After scoring six points in the first few minutes of the first quarter, Pau Gasol scored two in the third and two more in the fourth. He attempted just nine shots for the game and converted five. And how many assists did the NBA’s best-passing big man hand out? ZERO, to go with his donut on free throws and five turnovers. Yes, Gasol can certainly score, but him getting touches isn’t just about the points. Against New Orleans he only had 11 points from 3-5, but he also had 12 rebounds and handed out five assists. It’s so glaringly obvious how different this Lakers team is when Gasol is having a productive/not-so-productive night.
The same can be said of Lamar Odom who, after being so active on both ends of the floor this season, scored just seven points off the bench to go with his seven rebounds. There were a more than a few instances where he just drove to the hoop to score, and Memphis couldn’t do a thing about it. If Odom did that all night, the Lakers wouldn’t lose…ever.
It’s also glaringly obvious what dangers lie in depending on Kobe Bryant to pick the team up on his own. In the first half, Bryant had just six points. After the Lakers got behind by nine at the half, and then suddenly by 13, Bryant went to work, rattling off 17 of his 28 points in the third quarter alone, and at one point, bringing the Lakers within two points after Memphis had taken a 13-point lead early in the half. It was another spectacular show by Bryant, but after his teammates watched him take over, they basically took themselves out of contention and it showed. Bryant attempted 22 field goals. No other Laker attempted more than nine shots for the game.
They started to turn the ball over even more after Bryant’s scoring surge, and before they knew it, the Memphis lead had ballooned to 20 points. The Lakers actually shot at a higher percentage than the Grizzlies. The difference? The Lakers had 10 turnovers at the half and collected 10 more for their 20 turnovers for the game. At one point in the fourth quarter, the Grizzlies had a 26-6 advantage in the fast break points, surely helped by the Lakers’ giveaways.
Ron Artest and the Lakers coaching staff might want to re-think or re-tool their defensive strategy. Rudy Gay, checked most often by Artest, went off for 27 points on 10-19. Artest has not been himself this season. Offensive struggles aside, it’s his inability to play lockdown defense that’s a concern. He hasn’t been able to smother much of anyone yet. Despite defense being a team effort, Artest is usually the one who sets the tone on that end of the floor and he has yet to do it on a consistent basis.
Andrew Bynum was the one bright spot in today’s game. He played just under 26 minutes, had nine points, 11 rebounds and five blocks!

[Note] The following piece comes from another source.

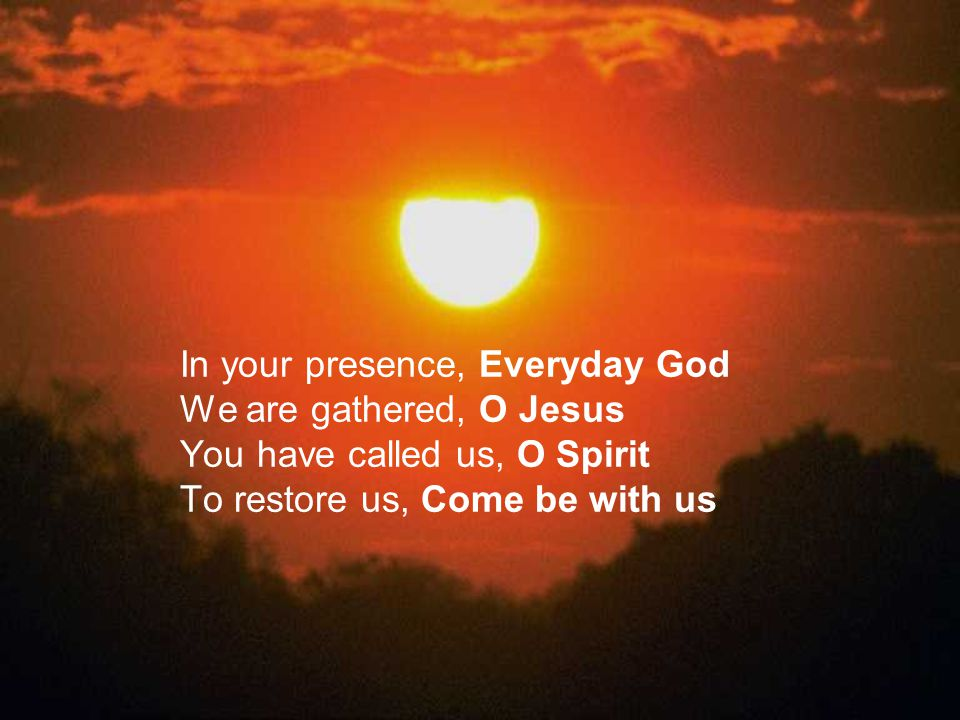 In your presence, Everyday God We are gathered, O Jesus You have called us, O Spirit To restore us, Come be with us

That he survived a game in January against the Memphis Grizzlies is something to cheer for, in and of itself. However, it’s no use having a big guy like Bynum on the floor if he is not going to get the ball inside to either score or run the offense. He, too, attempted just eight shots, converting on four.
Too many turnovers (20), not enough ball movement (just 13 assists on 33 made field goals), out-rebounded (44-37). Just when we thought the Lakers couldn’t play any worse than they had towards the end of the year, tonight happened. Still worrying about home court advantage in April? Don’t.

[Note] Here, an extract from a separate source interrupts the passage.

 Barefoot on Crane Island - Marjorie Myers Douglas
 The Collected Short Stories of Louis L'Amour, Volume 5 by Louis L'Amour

Pre-game Thoughts: Let’s start the New Year with a win!
Half-time Thoughts: 48-39 – The Lakers are shooting 47% compared to the Grizzlies 42%. Why are they behind by nine points? Because they’re being just plain careless with the ball – 10 turnovers already, while Memphis has just four. The bright spot for the Lakers at the half is Andrew Bynum, who’s got seven points, seven rebounds and five blocks!
Most Thoughtless Player(s) of the Game: Turnovers and effort – too much of one, not enough of the other for the Lakers.
Most Thought-filled Player(s) of the Game: Memphis Grizzlies, for sticking it to the defending champs each time they play them. And Andrew Bynum for playing relatively well…and for coming out of a January game against the Grizzlies still intact.